WRITTEN EXERCISE: Put every line of the records below into a JSON list of strings, one string per line, with blank lines omitted.

MATERIAL PROVIDED:
──────────

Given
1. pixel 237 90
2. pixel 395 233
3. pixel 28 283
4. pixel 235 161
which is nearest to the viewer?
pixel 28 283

──────────

RESPONSE:
[
  "Given",
  "1. pixel 237 90",
  "2. pixel 395 233",
  "3. pixel 28 283",
  "4. pixel 235 161",
  "which is nearest to the viewer?",
  "pixel 28 283"
]